Some of the results generated by the four methods are worth inspecting more closely. In the first and second iteration of the eigenvalue method there exists more than one dominant contribution to the degenerate direction, cf. Table 1. In the first iteration there are two codominant entries (last column in Table 1). The corresponding parameters are kb5 and kb30. In the second iteration there exists one codominant entry, which corresponds to the parameter kb5. In the last iteration no codominant entries exist and the parameter kb5 is solely responsible for the degenerate direction.
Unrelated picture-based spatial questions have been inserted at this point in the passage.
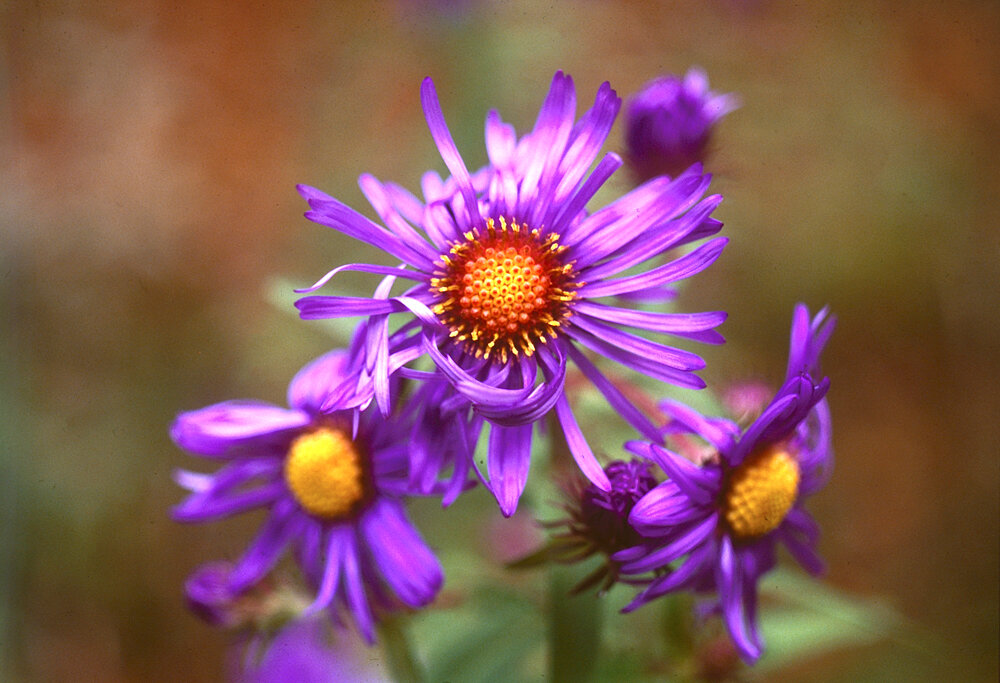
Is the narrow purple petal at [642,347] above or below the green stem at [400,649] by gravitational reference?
above

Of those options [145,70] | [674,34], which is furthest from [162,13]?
[674,34]

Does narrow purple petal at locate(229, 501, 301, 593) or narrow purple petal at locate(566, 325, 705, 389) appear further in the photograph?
narrow purple petal at locate(229, 501, 301, 593)

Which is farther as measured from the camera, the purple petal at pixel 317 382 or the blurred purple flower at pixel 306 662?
the blurred purple flower at pixel 306 662

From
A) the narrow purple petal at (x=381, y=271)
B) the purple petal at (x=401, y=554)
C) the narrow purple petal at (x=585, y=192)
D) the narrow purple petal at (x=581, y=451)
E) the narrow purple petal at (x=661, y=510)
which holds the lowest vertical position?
the purple petal at (x=401, y=554)

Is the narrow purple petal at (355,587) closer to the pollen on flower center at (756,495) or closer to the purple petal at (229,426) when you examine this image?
the purple petal at (229,426)

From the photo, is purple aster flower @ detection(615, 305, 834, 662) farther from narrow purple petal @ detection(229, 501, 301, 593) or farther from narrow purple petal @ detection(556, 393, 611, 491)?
narrow purple petal @ detection(229, 501, 301, 593)

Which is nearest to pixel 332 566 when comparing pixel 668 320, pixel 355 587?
pixel 355 587

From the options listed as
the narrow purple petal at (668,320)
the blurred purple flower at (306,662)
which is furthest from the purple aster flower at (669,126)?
the blurred purple flower at (306,662)

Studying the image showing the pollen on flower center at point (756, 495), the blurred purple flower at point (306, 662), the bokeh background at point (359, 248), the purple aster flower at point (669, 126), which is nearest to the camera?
the pollen on flower center at point (756, 495)

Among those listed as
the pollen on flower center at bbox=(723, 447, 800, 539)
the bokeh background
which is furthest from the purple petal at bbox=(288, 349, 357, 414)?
the bokeh background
It turns out that selecting the parameter corresponding to the maximum entry of u^{1} as done here is sufficient to find a minimal set of identifiable parameters. Interestingly, we can see in this example that after three iterations our method finds the parameters corresponding to the codominant entry of all previous iterations.
The correlation method indicates that 13 parameters need to be fixed in order for the model to be locally identifiable (Figure 1). The sets of parameters removed by the eigenvalue and orthogonal method have only kb7 in common with the parameters selected by the correlation method. In the correlation method, the removal of parameter kb7 occurs in the last iteration and results in a clear increase of the smallest eigenvalue by a factor of about 100 (from 3.3·10^{5} to 2.2·10^{3}, see Figure 1). Surprisingly, previous iterations of the correlation method hardly have an effect on the minimum eigenvalue.
Table 2 shows ranking J as produced by the PCA based method for the JAKSTAT model. Each ranking position J_{ i }corresponds to a set of parameter indices, the size of which is shown in the table. The major problem of the PCA based method becomes apparent here. Ranking J has 5 positions. Fixing the 15 parameters of the first four positions of J is not sufficient to get an identifiable model. Fixing the set of 36 parameters at the last ranking position would not leave any parameter unfixed. Therefore the method has failed in finding a set of identifiable parameters. The ambiguity of the method is apparent from positions four and five of the ranking. The sets J_{4} and J_{5} contain 8 and 36 parameters, respectively, which cannot be ranked internally by the PCA based method. It is interesting to note that the first ranking position of J is not filled until iteration 45 (data not shown), six iterations before the last iteration. No nonempty intersection of the first 44 positions of all rankings with j ∈ {1, 2, 3} and i ∈ {1,..., n_{ y }} exists. This indicates that large parts of the three different rankings , j = 1, 2, 3 do not agree with respect to the order of parameters.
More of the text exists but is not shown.